En política, pocos espectáculos resultan tan grotescos como ver a un funcionario encaprichado porque el presidente decidió relevarlo del puesto que ocupó durante años. Gente que ha disfrutado privilegios, salarios, choferes y escoltas como fruto de la confianza recibida, pero que de repente se siente traicionada, como si esa silla les perteneciera de por vida.
La reacción no es de madurez democrática, sino de berrinche infantil: molestia, desplante y hasta amenazas veladas. Como si fueran accionistas de una empresa familiar a la que no se les puede tocar un centímetro de terreno. Y lo peor es que olvidan lo esencial: el cargo no es suyo, es del Estado. El poder que manejan no les pertenece, se les presta.

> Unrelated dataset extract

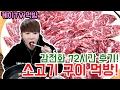 [케이TV]감전화 72시간 후기! 소고기 구이 먹방 (MUKBANG/EATINGSHOW)[17.02.18]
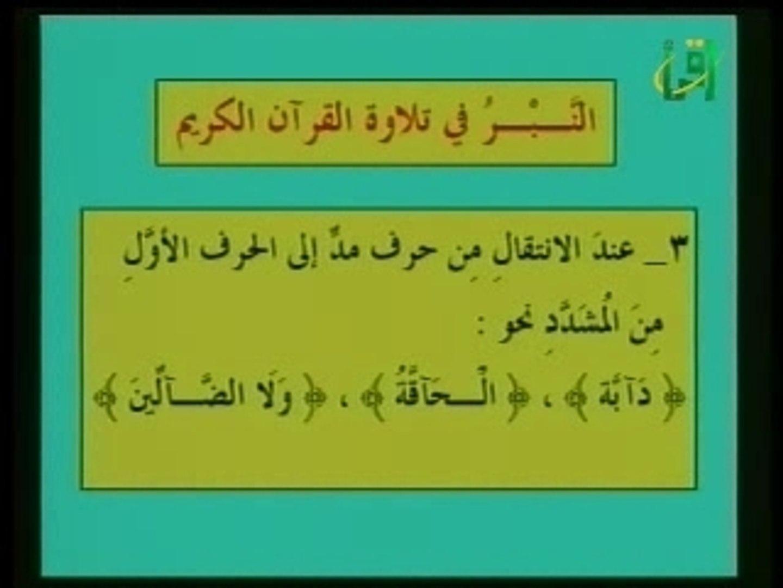Tajwid 076 النبر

Esa actitud revela una enfermedad profunda de nuestra política: la confusión entre el servicio público y la propiedad privada. Mientras un país entero espera soluciones, transparencia y compromiso, algunos funcionarios prefieren exhibirse como pequeños reyezuelos heridos en su orgullo. Falta humildad, sobra arrogancia.
El presidente tiene la facultad —y la obligación— de mover a su equipo cuando la coyuntura lo exige. Resistirse con pataletas no solo es una falta de respeto a la autoridad que los nombró, sino también una bofetada a la ciudadanía que, al final, paga los platos rotos.
La función pública debe ser entendida como un tránsito, no como una herencia. Lo que hoy se ocupa, mañana se entrega. El verdadero servidor no mide su valor por cuántos años se quedó en un cargo, sino por lo que hizo con él. Y si lo único que le queda es la rabia de sentirse desplazado, entonces nunca fue funcionario: fue, apenas, un malcriado con poder.